Zona radiata proteins of medaka (Oryzias latipes) consist of two major subunit groups, ZI-1,2 and ZI-3. The precursor of ZI-1,2, which is a glycoprotein with a molecular weight of 74,000 to 76,000 Da, is called choriogenin H, and the precursor of ZI-3, with a molecular weight of 49,000 Da, is called choriogenin L. The precursor proteins are synthesized in the liver in response to estrogen in sexually mature female medaka. However, they are also induced in the male medaka when fish are exposed to estrogenic chemicals. Therefore, choriogenin is known as a possible sensitive biomarker for endocrine disruption in fish. In this study, the choriogenin H cDNA sequence was reanalyzed and the genomic DNA sequence was newly analyzed. This was done for the selection of proper reverse transcription-polymerase chain reaction (RT-PCR) primers to measure the choriogenin mRNA induction by estrogenic chemicals. In the results, the full cDNA sequence was found to be 2,109 bp long and the size of the open reading frame (ORF) was found to be a total of 1,998 bp encoding 666 predicted amino acids, which was found to be different from previously reported cDNA sequence of medaka choriogenin. In the choriogenin H cDNA, a repetitive domain and a nonrepetitive domain were shown. Regarding the repetitive domain, seven complete repeats of the 45 bp of 5'-ccc cag tac cca tca aag cct cag ccc cct cag aat cct cag gtc-3' encoding PQYPSKPQPPQNPQV were found. Medaka choriogenin H gene was found to possess seven exons and six introns, and the total length was 2,643 bp long.
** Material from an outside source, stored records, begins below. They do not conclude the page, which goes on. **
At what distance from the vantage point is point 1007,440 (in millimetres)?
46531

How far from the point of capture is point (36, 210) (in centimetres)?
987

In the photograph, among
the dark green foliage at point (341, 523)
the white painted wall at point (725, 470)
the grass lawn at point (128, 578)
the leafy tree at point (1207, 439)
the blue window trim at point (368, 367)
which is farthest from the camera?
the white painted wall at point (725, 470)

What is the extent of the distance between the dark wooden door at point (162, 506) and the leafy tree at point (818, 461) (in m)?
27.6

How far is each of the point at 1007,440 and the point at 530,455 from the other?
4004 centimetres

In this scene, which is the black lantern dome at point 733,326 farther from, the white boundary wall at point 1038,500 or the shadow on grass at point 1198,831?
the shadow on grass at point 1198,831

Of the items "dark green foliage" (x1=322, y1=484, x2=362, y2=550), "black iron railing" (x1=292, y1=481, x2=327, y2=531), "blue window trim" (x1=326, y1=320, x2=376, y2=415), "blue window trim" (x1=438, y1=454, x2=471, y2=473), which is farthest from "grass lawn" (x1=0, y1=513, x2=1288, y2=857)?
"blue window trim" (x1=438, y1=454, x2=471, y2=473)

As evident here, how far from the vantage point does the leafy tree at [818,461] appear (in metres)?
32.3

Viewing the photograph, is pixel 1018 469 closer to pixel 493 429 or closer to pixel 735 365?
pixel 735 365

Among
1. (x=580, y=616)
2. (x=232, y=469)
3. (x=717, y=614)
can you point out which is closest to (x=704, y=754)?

The seven repetitive nucleotide residues described above existed in exon 1, which was found to be 1,033 bp long. Based on the full sequence information, proper primers were synthesized for RT-PCR to detect choriogenin H mRNA induction in male and juvenile medaka by 17alpha-ethinylestradiol, and this type of measurement system was found to be effective as a simple tool for the screening of endocrine-disrupting chemicals.